**Provided text**:
- Theatrical release poster
- Directed by: Jeassy
- Screenplay by: Alleppey Sheriff
- Story by: Sherly
- Produced by: J. J. Kuttikkad
- Starring: Soman Sukumaran Ambika
- Cinematography: Vipin Das
- Edited by: G. Venkittaraman
- Music by: M. K. Arjunan
- Production company: JJ Productions
- Distributed by: Angel Films
- Release date: 25 December 1979;
- Country: India
- Language: Malayalam

= Thuramukham =

1979 film directed by Jeassy

Thuramukham is a 1979 Indian Malayalam-language drama film directed by Jeassy and written by Alleppey Sheriff from a story by Sherly. The film stars Soman, Sukumaran and Ambika in the lead roles. It is produced by J. J. Kuttikkad and features a musical score by M. K. Arjunan.

==Plot==
The story is set in the port city of Cochin, where the lives of several people are intertwined. Kochuthresia is a prostitute who services foreign ship captains, and she lives for her daughter, Rosie. Her husband has died, and she has no other means of earning a livelihood. Rosario Sayipu, an Anglo-Indian officer on a ship, brings Kochuthresia to the attention of ship captains. Peter, Rosario's son, is a fisherman who owns a boat and is deeply in love with Rosie. However, he is also involved with other Anglo-Indian women. Hamza lives by selling smuggled goods from ships and is in love with Rosie, but she only has eyes for Peter.

**Short problem 1**: In the Thuramukham film text, who composed the musical score?
**Short problem 2**: Recast the Thuramukham film text's paragraph beginning "The story is set in the port city of Cochin" as a concise bulleted list, retaining its main facts.
**Short problem 3**: Extend the Thuramukham film text, beginning after its final sentence.

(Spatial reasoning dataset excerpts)
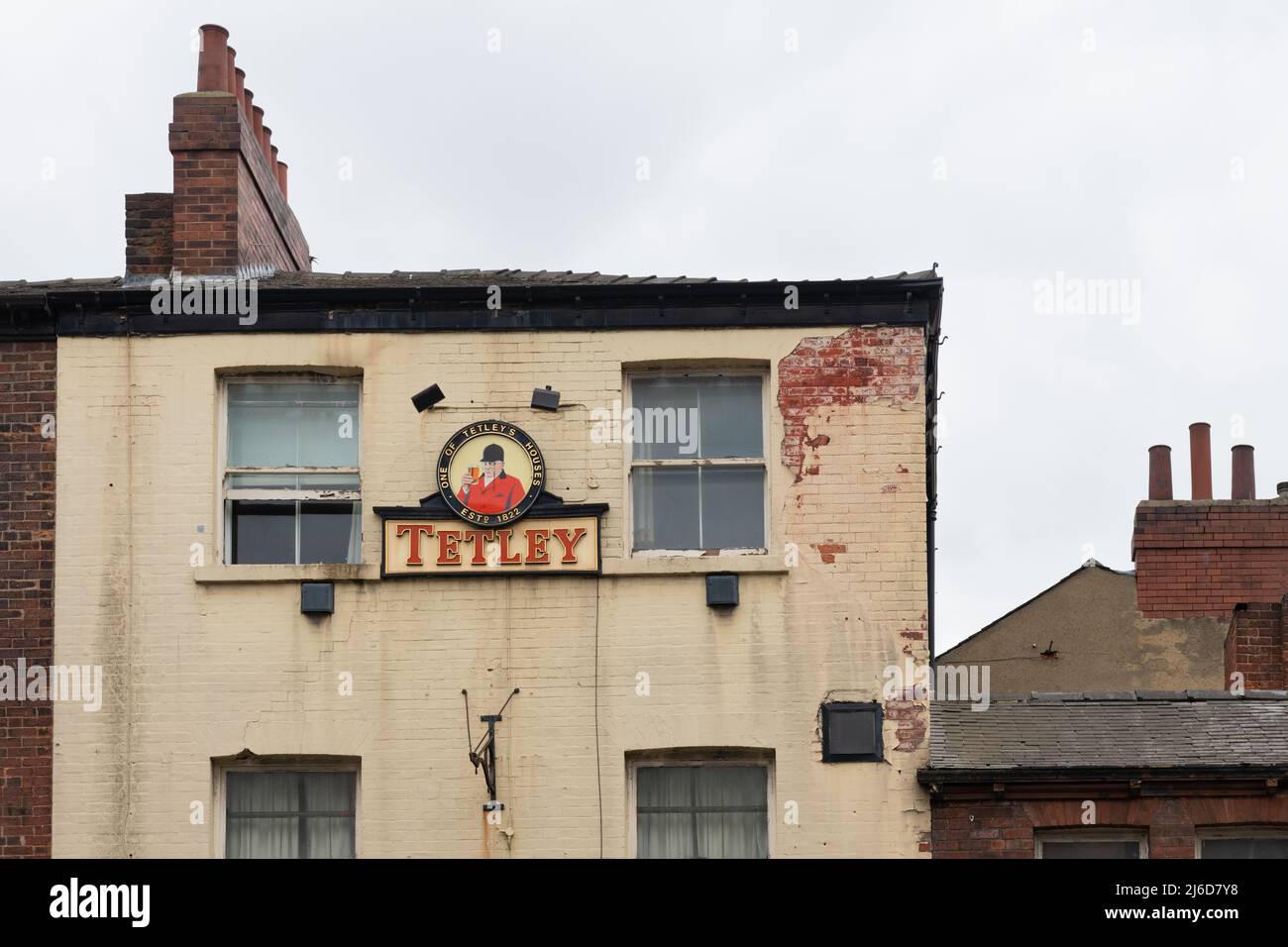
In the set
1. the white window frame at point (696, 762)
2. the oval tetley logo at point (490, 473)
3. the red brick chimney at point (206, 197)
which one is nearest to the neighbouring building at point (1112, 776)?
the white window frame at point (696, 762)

* * *

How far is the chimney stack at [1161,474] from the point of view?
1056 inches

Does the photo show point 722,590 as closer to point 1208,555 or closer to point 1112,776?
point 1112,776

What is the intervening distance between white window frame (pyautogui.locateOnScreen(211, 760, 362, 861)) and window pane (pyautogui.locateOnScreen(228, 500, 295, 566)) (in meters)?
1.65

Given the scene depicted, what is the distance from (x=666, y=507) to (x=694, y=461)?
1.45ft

--

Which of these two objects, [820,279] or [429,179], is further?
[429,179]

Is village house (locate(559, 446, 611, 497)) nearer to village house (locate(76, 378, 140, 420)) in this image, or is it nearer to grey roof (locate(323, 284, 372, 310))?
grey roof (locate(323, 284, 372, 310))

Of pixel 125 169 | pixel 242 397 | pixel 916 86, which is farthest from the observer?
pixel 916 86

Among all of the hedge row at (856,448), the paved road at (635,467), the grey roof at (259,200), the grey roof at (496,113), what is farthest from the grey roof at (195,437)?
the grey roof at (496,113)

**Task answer 1**: M. K. Arjunan.

**Task answer 2**:
- Setting: the port city of Cochin, where several people's lives are intertwined.
- Kochuthresia: a widowed prostitute who services foreign ship captains, has no other livelihood, and lives for her daughter, Rosie.
- Rosario Sayipu: an Anglo-Indian ship officer who brings Kochuthresia to the captains' attention.
- Peter: Rosario's son, a fisherman with his own boat, deeply in love with Rosie but also involved with other Anglo-Indian women.
- Hamza: sells goods smuggled from ships and loves Rosie, though she only has eyes for Peter.

**Task answer 3**:
Rosario discovers Peter and Rosie's relationship and is against it. Despite his father's objections, Peter continues to see Rosie. In a desperate attempt to stop the relationship, Rosario tries to rape Rosie, but she is saved by Hamza. Peter decides to marry Rosie against his father's advice. However, Rosie discovers that Peter has other relationships, and she decides to end their relationship and become close to Hamza.

Then the Christmas nativity song 'Shantharathri Thirurathri' plays.

This makes Peter envious, and he threatens to kill Hamza and Rosie. The marriage between Hamza and Rosie is fixed, but a day before the wedding, Peter takes Rosie to his boat and attempts to rape her. Hamza comes to her rescue, and a fight ensues between him and Peter. During the altercation, Peter stabs Hamza and throws him into the sea. The film ends with Rosie mourning Hamza's death.

==Cast==

- Soman as Hamza
- Sukumaran as Peter
- Ambika as Rosie
- Sukumari as Kochuthresia
- Jose Prakash as Rosario Sayipu
- Sankaradi as Vasu Mesthiri
- Alummoodan as Kochuthresia's brother
- Kuthiravattam Pappu as Pappi
- Adoor Bhasi as Asan
- Meena as Pankajakshi

==Soundtrack==
The music was composed by M. K. Arjunan and the lyrics were written by Poovachal Khader.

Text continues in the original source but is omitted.